The Next Senator From New York Is...

Posted by: Rus Thompson | 12/01/2008 7:13 AM

Well looks like Paterson is going to have to make his choice known sooner rather than later. With her heinous ascending to the diplomatic role in the State Dept. First, thank you Hillary for doing nothing for this state and simply using us as a stepping stone for your self serving legacy. What a waste of human debris she has been.



Suozzi? I met him and had a good discussion with him during the primary when he was running against Spitzer. I thought he would have made a better governor but Senator? All this will do is give another position to a downstate politician. We need representation and someone preferably from up here in no mans land.

I would still like to see Brian Higgins chosen. Once again he actually spends time in his district and although we disagree politically, Brian and I get along and he actually works to get things done.

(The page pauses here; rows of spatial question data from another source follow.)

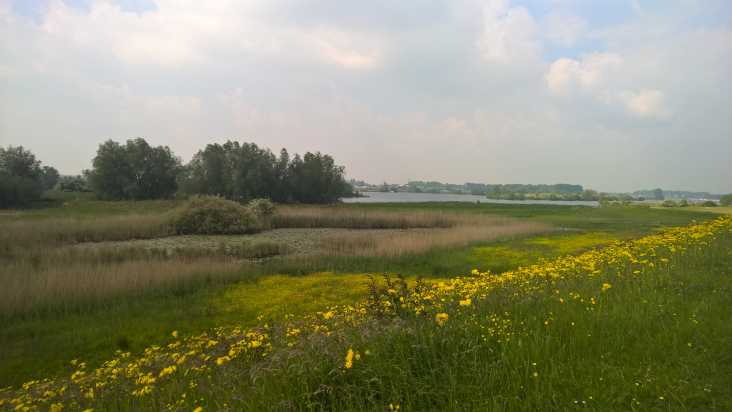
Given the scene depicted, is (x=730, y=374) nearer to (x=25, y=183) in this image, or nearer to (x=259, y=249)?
(x=259, y=249)

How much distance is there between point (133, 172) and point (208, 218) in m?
21.5

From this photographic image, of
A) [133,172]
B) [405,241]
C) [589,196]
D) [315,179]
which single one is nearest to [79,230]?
[405,241]

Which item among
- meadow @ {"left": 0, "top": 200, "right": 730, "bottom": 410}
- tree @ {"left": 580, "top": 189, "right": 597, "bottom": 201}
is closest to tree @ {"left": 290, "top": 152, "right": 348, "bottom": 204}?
meadow @ {"left": 0, "top": 200, "right": 730, "bottom": 410}

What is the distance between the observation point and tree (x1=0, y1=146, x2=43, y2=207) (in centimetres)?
2214

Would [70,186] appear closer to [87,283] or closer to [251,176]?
[251,176]

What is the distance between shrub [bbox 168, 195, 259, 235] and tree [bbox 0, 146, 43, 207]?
9.30 meters

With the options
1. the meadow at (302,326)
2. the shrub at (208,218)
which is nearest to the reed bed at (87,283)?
the meadow at (302,326)

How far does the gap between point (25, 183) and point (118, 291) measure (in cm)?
2088

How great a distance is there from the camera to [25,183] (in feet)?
76.4

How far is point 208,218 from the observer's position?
25250 mm

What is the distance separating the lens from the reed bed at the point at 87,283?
9039mm

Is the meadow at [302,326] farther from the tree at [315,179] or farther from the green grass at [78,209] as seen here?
the tree at [315,179]

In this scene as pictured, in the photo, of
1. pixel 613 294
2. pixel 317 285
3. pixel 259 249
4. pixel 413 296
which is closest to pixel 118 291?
pixel 317 285

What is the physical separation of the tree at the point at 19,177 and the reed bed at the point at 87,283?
13818mm
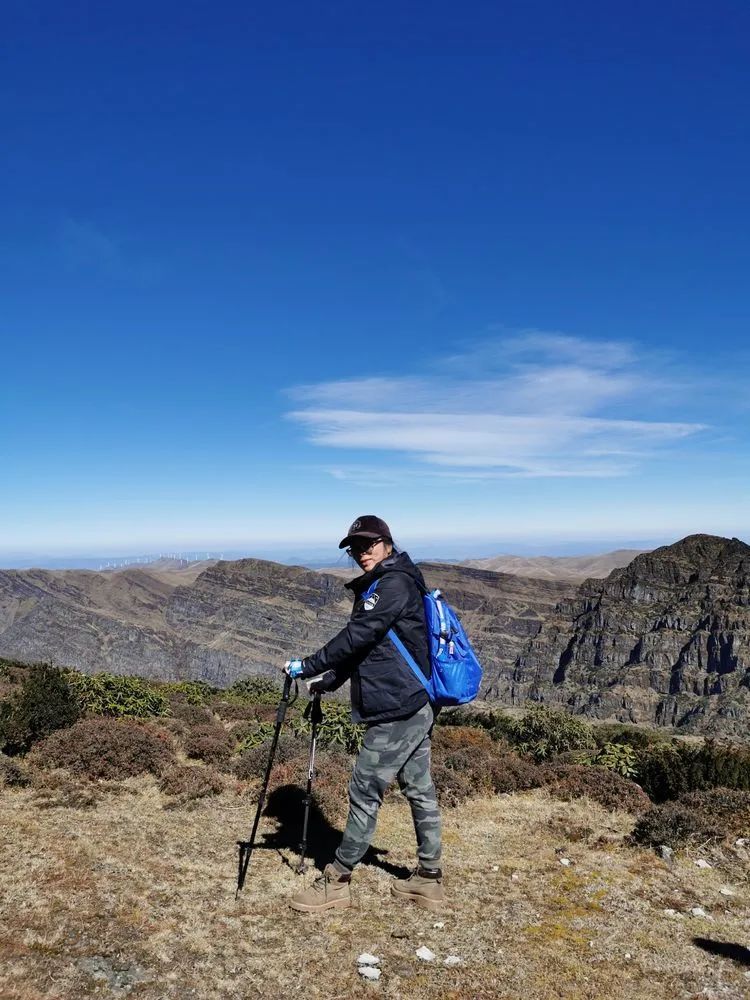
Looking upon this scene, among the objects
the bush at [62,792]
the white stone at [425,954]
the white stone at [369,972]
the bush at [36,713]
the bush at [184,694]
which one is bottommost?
the bush at [184,694]

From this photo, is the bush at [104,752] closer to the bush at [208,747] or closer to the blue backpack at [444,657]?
the bush at [208,747]

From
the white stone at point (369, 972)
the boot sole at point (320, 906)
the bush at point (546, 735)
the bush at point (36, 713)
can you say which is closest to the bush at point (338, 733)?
the bush at point (546, 735)

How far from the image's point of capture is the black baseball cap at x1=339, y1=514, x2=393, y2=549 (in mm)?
6289

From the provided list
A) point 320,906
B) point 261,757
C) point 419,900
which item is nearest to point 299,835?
point 320,906

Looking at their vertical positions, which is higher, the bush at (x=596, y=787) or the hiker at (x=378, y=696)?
the hiker at (x=378, y=696)

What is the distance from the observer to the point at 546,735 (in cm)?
1530

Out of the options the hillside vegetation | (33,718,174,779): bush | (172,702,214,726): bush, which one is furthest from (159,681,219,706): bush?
(33,718,174,779): bush

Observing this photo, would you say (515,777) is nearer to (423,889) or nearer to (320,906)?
(423,889)

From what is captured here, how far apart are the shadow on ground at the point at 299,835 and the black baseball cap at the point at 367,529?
373cm

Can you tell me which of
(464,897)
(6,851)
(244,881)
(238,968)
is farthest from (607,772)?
(6,851)

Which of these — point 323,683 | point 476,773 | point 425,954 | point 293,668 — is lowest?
point 476,773

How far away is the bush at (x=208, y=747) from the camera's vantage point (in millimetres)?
11422

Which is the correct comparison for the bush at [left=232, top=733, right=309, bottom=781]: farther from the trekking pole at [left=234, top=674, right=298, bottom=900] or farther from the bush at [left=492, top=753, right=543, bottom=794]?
the bush at [left=492, top=753, right=543, bottom=794]

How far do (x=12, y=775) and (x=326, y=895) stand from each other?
570cm
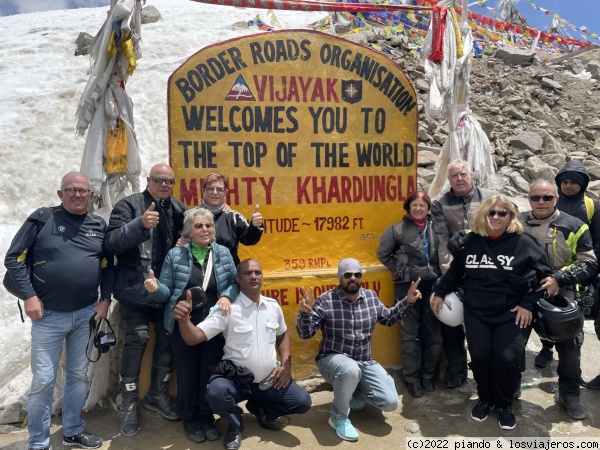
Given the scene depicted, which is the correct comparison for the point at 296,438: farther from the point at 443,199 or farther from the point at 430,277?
the point at 443,199

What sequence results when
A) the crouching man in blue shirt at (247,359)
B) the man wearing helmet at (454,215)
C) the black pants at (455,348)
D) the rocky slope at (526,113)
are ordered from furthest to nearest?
the rocky slope at (526,113), the black pants at (455,348), the man wearing helmet at (454,215), the crouching man in blue shirt at (247,359)

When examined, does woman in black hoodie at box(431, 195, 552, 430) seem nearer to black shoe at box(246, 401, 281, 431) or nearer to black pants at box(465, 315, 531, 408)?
black pants at box(465, 315, 531, 408)

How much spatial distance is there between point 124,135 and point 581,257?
446cm

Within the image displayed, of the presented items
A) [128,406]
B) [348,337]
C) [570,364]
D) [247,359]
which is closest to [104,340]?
[128,406]

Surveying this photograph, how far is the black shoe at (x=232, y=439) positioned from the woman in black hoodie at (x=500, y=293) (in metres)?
2.16

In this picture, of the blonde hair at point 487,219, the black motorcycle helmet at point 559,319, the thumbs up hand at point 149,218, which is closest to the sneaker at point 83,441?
the thumbs up hand at point 149,218

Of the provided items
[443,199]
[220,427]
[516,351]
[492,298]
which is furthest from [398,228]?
[220,427]

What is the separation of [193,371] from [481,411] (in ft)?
8.57

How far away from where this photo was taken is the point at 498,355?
432cm

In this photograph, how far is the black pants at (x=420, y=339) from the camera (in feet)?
16.6

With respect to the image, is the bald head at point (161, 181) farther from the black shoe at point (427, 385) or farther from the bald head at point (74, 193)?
the black shoe at point (427, 385)

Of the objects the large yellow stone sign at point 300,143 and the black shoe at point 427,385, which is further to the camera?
the large yellow stone sign at point 300,143

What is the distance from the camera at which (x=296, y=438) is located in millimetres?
4371

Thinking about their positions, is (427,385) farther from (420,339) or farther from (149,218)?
(149,218)
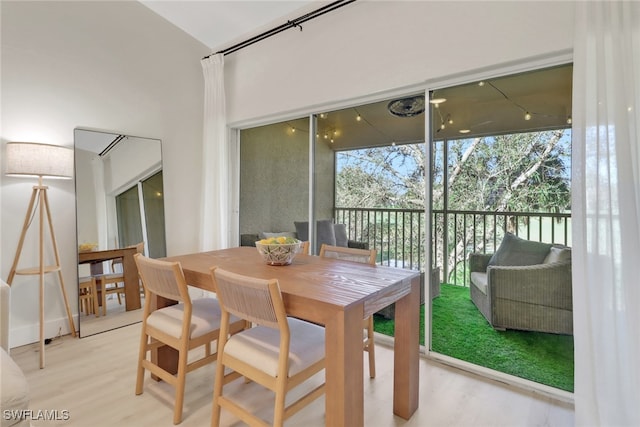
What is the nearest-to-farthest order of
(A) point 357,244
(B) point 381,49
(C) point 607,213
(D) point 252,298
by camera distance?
(D) point 252,298
(C) point 607,213
(B) point 381,49
(A) point 357,244

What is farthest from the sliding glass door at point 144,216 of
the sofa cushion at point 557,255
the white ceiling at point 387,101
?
the sofa cushion at point 557,255

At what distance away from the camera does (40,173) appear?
2.50m

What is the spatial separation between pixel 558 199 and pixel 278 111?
255cm

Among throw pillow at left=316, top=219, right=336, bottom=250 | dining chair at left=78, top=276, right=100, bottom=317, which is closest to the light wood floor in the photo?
dining chair at left=78, top=276, right=100, bottom=317

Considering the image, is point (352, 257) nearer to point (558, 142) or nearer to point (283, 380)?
point (283, 380)

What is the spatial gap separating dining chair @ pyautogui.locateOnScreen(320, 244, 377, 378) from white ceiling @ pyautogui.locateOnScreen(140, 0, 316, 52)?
88.6 inches

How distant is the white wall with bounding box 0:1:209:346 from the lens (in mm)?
2645

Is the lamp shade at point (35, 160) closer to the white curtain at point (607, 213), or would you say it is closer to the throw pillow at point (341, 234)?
the throw pillow at point (341, 234)

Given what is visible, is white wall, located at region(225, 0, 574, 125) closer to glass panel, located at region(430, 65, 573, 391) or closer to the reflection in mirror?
glass panel, located at region(430, 65, 573, 391)

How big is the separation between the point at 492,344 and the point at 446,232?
2.90 feet

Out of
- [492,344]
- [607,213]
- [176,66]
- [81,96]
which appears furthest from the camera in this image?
[176,66]

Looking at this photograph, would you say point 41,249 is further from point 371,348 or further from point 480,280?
point 480,280

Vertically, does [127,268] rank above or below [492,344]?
above

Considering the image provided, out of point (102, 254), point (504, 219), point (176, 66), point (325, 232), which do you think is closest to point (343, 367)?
point (504, 219)
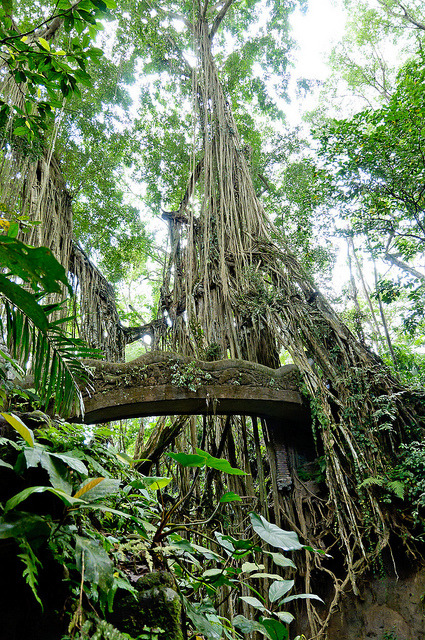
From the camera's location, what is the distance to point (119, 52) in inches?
249

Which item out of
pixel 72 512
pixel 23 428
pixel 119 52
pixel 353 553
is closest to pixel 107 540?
pixel 72 512

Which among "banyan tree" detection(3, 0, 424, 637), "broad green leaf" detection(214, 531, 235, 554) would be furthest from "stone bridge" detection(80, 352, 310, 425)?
"broad green leaf" detection(214, 531, 235, 554)

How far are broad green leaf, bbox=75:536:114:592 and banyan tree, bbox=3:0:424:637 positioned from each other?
94.6 inches

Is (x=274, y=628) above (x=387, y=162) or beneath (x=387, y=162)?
beneath

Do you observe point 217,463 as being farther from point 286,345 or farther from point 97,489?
point 286,345

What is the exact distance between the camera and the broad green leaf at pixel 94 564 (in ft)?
2.23

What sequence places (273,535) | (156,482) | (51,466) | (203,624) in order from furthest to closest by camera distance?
1. (156,482)
2. (273,535)
3. (203,624)
4. (51,466)

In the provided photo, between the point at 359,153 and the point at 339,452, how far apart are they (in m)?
2.79

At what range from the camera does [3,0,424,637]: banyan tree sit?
9.48 feet

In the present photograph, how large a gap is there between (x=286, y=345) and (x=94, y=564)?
2.76m

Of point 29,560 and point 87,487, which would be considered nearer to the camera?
point 29,560

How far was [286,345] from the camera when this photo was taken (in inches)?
131

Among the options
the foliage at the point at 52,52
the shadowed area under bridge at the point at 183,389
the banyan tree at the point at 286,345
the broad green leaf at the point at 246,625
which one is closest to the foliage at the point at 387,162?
the banyan tree at the point at 286,345

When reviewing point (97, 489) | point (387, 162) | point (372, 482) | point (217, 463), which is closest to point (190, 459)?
point (217, 463)
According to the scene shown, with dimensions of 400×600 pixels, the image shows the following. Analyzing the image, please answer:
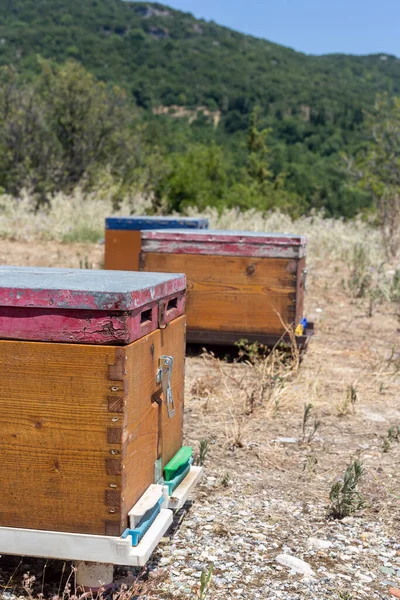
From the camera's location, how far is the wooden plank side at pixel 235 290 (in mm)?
5367

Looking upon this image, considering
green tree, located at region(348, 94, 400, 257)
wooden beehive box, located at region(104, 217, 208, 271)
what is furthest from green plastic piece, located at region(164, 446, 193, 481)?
green tree, located at region(348, 94, 400, 257)

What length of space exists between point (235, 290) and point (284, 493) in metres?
2.36

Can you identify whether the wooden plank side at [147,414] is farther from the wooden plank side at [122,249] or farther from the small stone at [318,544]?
the wooden plank side at [122,249]

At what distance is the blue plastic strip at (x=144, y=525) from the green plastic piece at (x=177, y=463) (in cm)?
18

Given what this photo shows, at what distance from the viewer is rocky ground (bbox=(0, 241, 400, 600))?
2.47 meters

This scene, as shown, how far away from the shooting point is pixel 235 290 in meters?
5.47

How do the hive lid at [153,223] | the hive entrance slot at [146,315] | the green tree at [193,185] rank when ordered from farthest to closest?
the green tree at [193,185] < the hive lid at [153,223] < the hive entrance slot at [146,315]

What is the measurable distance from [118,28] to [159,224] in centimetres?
10065

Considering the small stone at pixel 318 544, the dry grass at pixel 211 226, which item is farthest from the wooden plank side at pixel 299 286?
the dry grass at pixel 211 226

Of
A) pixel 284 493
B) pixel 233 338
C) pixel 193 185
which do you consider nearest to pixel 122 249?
pixel 233 338

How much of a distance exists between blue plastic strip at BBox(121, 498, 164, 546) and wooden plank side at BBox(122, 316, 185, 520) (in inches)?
2.2

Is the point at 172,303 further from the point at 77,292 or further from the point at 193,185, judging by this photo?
the point at 193,185

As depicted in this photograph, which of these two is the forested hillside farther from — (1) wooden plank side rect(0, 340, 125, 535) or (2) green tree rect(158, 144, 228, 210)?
(1) wooden plank side rect(0, 340, 125, 535)

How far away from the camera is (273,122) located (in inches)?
2741
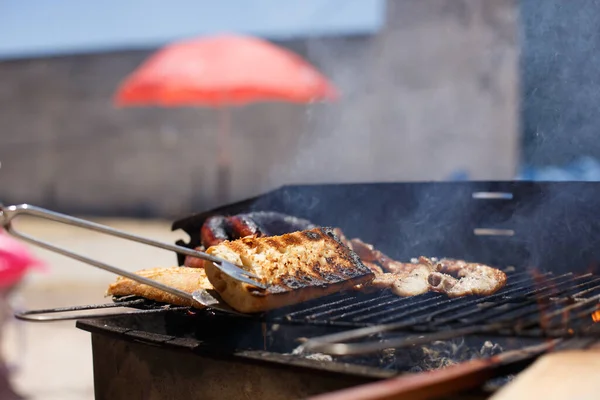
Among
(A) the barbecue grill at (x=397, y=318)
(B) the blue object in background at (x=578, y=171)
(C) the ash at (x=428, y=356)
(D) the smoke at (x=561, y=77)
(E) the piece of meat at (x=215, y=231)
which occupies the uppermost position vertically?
(D) the smoke at (x=561, y=77)

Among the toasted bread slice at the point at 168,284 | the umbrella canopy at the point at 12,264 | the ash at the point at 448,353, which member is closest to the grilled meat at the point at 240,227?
the toasted bread slice at the point at 168,284

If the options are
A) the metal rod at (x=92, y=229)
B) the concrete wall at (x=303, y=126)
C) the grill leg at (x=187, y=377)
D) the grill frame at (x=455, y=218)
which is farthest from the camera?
the concrete wall at (x=303, y=126)

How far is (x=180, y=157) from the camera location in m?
17.0

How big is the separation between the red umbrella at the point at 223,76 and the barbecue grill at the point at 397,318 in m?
7.98

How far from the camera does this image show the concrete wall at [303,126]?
9.13 metres

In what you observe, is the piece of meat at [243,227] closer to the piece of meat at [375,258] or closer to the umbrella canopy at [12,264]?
the piece of meat at [375,258]

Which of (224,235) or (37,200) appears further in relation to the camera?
(37,200)

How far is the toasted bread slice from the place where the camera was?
8.31 feet

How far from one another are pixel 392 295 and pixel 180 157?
14907 millimetres

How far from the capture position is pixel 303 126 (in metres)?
15.7

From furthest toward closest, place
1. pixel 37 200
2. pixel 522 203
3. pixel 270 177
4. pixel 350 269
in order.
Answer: pixel 37 200 < pixel 270 177 < pixel 522 203 < pixel 350 269

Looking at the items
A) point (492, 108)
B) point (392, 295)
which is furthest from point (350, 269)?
point (492, 108)

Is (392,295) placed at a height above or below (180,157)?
below

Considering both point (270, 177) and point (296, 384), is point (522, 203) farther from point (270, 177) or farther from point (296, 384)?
point (270, 177)
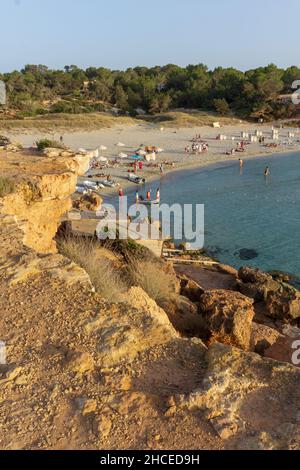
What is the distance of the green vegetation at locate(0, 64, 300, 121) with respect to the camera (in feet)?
217

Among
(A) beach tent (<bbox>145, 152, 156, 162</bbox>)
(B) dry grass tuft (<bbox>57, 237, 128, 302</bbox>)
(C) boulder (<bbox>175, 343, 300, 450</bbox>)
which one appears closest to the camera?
(C) boulder (<bbox>175, 343, 300, 450</bbox>)

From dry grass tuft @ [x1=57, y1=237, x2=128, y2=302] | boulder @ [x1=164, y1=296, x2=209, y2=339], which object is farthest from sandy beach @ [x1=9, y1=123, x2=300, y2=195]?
dry grass tuft @ [x1=57, y1=237, x2=128, y2=302]

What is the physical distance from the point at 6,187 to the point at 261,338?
7.17 m

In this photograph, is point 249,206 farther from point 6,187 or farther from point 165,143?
point 6,187

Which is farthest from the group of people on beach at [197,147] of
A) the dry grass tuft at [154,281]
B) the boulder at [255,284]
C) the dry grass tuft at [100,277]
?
the dry grass tuft at [100,277]

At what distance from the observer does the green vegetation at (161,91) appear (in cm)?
6612

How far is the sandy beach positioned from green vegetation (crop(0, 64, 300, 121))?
10.6m

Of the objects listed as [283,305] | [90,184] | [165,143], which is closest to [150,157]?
[165,143]

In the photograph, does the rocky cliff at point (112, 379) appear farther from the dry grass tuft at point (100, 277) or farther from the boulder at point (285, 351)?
the boulder at point (285, 351)

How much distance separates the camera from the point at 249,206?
30.4 metres

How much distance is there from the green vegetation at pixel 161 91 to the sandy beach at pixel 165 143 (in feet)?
34.7

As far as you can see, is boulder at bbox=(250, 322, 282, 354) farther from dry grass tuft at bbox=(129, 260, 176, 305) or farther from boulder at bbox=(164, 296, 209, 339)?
dry grass tuft at bbox=(129, 260, 176, 305)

    Thomas Suozzi. Suozzi is known nationally (to the extent he is known at all) as the guy who ran a quixotic primary challenge against Spitzer in 2006. With two years of hindsight, however, Suozzi, the Nassau County executive, looks better and better. Suozzi's geographic base (Long Island) is appealing for Democrats looking for a statewide winner, and Bill Cunningham, the top political aide to Paterson, is also extremely close to Suozzi.

The Next Senator From New York Is.... - The Fix
With Hilllary Rodham Clinton set to be announced as the next Secretary of State sometime soon after Thanksgiving, the race to replace her has already begun in earnest.

Senate seats in New York are a precious commodity with a powerful lineage -- Clinton, Robert F. Kennedy, etc. -- so every ambitious politician in the Empire State (literally) is being mentioned.

Ultimately, the choice lies with just one man -- Democratic Gov. David Paterson, who will fill the seat until a 2010 special election for the remaining two years of Clinton's term. Whoever wins in 2010 will have to stand for another election just two years later for a full six-year term.